• _Passage for review_:
--- START ---

Astronauts who go into space have many opportunities for discovery, research, and adventure. However, space is extremely harsh to the human body, even amongst the most highly-trained and seasoned astronauts. Dealing with human health during both short-term and long-term space missions continues to be a focus.
Historically, data on astronaut health has only been taken from a rather small number (hundreds) of rather healthy, carefully-selected astronauts. As private sector access to space grows, having a solid biomedical data resource covering the ever-growing variety of space travelers will become increasingly critical.
The Translational Research Institute for Space Health (TRISH) at Baylor College of Medicine is supported by NASA’s Human Research Program. TRISH seeks new technologies and conducts research to assess and protect human health in space. They are now utilizing a new set of private space data to understand how space travel affects human health and productivity by obtaining data from commercial spaceflight participants (private sector astronauts)
The Mission for Astronaut Health
A mission chartered by Axiom Space mission to the International Space Station (AX-2) was conducted in Spring 2023 that included research collecting data on the four commercial astronauts. Speaking to NPR, Dr. Emmanuel Urquieta, Chief Medical Officer at TRISH, said, “One of the biggest things we learned [from the Axiom mission] is how diverse, from a healthcare perspective, these space participants are and this will be extremely useful for commercial space providers, but also government space agencies planning to go back to the Moon and Mars. We will start seeing some similar conditions [to enhance space health data] in the future.”
Collecting Medical Data
For the past decades biomedical researchers sought to collect data that will be operationally relevant for both short- and long-term missions. Researchers ensure that these projects are easy to implement and do not require too much training for the astronauts themselves. Due to the nature of how private sector space missions are conducted, data collection from commercial participants can be accomplished in a shorter period of time than has historically been the case with government employee astronauts
Being a part of this research is a once-in-a-lifetime opportunity for these commercial astronauts to help expand our knowledge of human adaptation to spaceflight. Experts from TRISH and other institutions, including the University of Pennsylvania, Baylor College of Medicine, and Johns Hopkins University, are looking for feedback on the following areas of health such as:
- Standardized research questionnaires, TRISH: Questionnaires on astronauts’ health background, personality, sleep, team dynamics and immune systems are self-recorded during the mission. The info will be distributed into TRISH’s EXPAND research database for scientists researching space health and its data.
- SANS Surveillance, TRISH: Spaceflight Associated Neuro-Ocular Syndrome (SANS) results in changes in brain and eye function and is a top healthcare risk in space. Vision function data and ocular images were conducted in phases throughout the mission.
- Sensorimotor adaptation, TRISH: Zero gravity often affects standing and balance. As full body control is difficult in space, data is collected before and after the flight to assess sensorimotor ability and recovery time before humans return to the Moon.
- Cognitive and Physiologic Responses, UPenn: Brain function and performance could be disrupted during spaceflight. This research will help assess astronauts’ memory, space orientation, emotional recognition, attention and risk-related decision-making. Researchers can better understand the impact of spaceflight on mental ability.

--- END ---

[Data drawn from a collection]
--- START ---

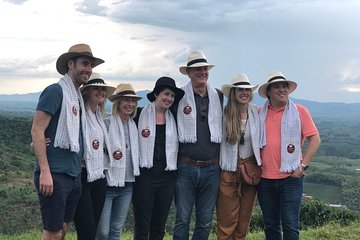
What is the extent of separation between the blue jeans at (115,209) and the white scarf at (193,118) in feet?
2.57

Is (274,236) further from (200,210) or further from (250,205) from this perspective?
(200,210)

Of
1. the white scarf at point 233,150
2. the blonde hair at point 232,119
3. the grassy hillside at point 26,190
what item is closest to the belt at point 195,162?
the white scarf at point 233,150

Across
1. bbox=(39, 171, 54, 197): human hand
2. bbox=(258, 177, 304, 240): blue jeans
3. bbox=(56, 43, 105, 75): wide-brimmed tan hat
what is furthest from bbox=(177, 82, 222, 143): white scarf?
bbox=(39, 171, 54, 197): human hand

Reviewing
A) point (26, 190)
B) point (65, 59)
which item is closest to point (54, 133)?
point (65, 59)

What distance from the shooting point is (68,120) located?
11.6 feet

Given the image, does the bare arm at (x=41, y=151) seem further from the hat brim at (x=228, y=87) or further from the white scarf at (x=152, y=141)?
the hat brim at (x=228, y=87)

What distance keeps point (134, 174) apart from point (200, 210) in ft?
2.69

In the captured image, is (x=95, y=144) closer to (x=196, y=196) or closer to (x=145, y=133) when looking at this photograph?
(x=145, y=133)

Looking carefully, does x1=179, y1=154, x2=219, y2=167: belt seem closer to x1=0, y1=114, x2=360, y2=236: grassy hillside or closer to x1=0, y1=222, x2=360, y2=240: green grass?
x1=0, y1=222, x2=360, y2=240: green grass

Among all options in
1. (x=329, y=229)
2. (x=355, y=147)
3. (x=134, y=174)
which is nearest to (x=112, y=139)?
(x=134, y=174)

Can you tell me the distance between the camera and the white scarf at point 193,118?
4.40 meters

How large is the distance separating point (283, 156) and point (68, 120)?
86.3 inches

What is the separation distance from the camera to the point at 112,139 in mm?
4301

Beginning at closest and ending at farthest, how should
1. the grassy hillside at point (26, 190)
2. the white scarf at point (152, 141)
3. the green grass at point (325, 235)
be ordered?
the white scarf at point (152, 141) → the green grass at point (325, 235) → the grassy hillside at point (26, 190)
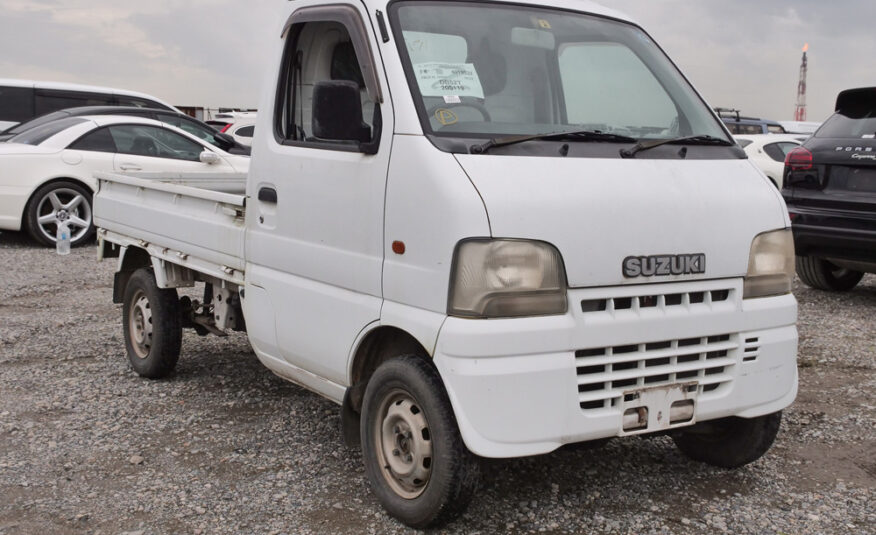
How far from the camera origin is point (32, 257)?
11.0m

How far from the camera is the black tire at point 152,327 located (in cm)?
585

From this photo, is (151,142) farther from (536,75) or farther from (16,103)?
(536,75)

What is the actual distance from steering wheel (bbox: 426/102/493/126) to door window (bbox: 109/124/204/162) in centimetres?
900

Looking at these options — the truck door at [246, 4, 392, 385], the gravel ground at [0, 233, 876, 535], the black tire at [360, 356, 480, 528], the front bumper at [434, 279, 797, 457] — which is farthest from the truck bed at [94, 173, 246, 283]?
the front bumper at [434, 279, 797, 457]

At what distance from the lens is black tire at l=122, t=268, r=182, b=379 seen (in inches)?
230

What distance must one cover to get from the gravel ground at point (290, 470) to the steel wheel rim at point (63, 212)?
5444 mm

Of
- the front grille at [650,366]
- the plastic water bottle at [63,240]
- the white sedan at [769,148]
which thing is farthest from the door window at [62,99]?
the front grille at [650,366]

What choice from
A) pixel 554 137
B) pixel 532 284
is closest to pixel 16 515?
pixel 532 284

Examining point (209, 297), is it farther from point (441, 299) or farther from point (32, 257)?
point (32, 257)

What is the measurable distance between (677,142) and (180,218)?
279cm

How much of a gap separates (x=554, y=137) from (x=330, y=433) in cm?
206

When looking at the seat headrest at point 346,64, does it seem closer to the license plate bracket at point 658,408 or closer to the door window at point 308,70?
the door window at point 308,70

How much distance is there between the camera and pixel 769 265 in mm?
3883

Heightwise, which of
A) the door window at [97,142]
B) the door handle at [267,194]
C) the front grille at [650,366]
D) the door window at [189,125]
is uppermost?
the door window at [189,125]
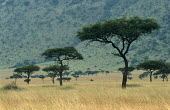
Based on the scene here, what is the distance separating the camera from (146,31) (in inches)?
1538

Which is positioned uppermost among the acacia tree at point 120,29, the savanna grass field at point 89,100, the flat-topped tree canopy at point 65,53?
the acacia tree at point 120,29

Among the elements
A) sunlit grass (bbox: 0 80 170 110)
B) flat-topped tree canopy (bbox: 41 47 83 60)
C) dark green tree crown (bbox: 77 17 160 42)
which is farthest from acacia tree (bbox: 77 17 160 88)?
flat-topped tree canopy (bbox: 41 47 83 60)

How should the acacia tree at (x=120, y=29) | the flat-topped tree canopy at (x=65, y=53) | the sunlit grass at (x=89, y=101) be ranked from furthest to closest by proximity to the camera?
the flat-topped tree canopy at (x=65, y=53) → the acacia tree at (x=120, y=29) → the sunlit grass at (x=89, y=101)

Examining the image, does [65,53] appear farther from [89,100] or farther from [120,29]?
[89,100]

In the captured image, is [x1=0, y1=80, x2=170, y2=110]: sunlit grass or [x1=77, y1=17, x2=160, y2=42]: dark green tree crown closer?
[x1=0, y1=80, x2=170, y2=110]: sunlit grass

--- END ---
--- START ---

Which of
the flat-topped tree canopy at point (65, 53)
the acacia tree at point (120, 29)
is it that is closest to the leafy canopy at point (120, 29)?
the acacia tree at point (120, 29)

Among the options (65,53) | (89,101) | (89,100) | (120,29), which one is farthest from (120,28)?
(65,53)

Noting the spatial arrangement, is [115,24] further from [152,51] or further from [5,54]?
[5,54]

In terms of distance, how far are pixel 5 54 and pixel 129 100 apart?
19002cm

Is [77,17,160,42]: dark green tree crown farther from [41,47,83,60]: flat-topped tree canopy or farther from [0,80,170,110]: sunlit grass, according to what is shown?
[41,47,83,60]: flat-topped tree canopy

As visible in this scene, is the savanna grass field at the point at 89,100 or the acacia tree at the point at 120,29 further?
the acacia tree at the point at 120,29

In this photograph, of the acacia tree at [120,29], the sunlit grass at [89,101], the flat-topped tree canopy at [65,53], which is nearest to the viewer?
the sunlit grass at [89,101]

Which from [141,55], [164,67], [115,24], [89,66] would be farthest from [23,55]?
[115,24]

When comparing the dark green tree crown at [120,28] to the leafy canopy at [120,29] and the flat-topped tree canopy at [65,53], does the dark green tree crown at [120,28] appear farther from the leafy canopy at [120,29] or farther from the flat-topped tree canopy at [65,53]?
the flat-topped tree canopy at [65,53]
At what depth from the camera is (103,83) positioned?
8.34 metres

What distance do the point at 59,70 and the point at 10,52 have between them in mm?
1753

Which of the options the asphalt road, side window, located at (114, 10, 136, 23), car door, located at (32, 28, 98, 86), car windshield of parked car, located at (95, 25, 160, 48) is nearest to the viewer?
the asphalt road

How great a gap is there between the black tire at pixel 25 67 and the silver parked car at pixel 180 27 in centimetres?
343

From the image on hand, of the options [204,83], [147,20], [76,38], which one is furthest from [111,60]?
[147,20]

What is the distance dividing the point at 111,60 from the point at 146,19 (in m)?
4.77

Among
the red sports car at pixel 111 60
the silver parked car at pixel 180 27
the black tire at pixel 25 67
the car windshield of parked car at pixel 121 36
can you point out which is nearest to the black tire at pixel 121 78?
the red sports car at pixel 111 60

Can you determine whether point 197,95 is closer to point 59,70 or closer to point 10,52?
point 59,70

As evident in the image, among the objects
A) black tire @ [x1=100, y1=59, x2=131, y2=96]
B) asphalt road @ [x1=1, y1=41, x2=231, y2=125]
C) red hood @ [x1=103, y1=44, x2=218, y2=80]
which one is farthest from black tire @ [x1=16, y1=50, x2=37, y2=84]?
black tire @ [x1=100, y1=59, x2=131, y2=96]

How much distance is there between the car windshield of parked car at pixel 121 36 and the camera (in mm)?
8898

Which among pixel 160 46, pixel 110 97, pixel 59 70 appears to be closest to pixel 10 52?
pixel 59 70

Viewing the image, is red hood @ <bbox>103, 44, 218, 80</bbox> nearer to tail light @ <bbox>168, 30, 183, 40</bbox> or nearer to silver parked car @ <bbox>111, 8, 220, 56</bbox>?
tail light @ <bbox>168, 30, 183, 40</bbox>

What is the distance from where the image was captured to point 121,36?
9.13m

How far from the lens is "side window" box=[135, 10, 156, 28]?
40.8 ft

--- END ---

• _What to work on_:
• a. Answer these questions from the astronaut health passage:
(i) At which institution is TRISH located?
(ii) When was the AX-2 mission conducted?
(iii) Into which database will the questionnaire information be distributed?
• b. Swap "balance" for "equilibrium" and write out the astronaut health passage, starting with "- SANS Surveillance, TRISH: Spaceflight" and going on through "on mental ability.".
• c. Decide whether each statement agrees with the astronaut health passage, and support each answer with the deciding words:
(i) SANS is considered a top healthcare risk in space.
(ii) Sensorimotor data is collected only during the flight.
(iii) The AX-2 mission collected data on six commercial astronauts.
The entries stand apart from the astronaut health passage as separate material.

• _Solutions to the problems_:
• a.
(i) Baylor College of Medicine
(ii) Spring 2023
(iii) TRISH's EXPAND research database

• b.
- SANS Surveillance, TRISH: Spaceflight Associated Neuro-Ocular Syndrome (SANS) results in changes in brain and eye function and is a top healthcare risk in space. Vision function data and ocular images were conducted in phases throughout the mission.
- Sensorimotor adaptation, TRISH: Zero gravity often affects standing and equilibrium. As full body control is difficult in space, data is collected before and after the flight to assess sensorimotor ability and recovery time before humans return to the Moon.
- Cognitive and Physiologic Responses, UPenn: Brain function and performance could be disrupted during spaceflight. This research will help assess astronauts’ memory, space orientation, emotional recognition, attention and risk-related decision-making. Researchers can better understand the impact of spaceflight on mental ability.

• c.
(i) Yes: "is a top healthcare risk in space"
(ii) No: "data is collected before and after the flight"
(iii) No: "collecting data on the four commercial astronauts"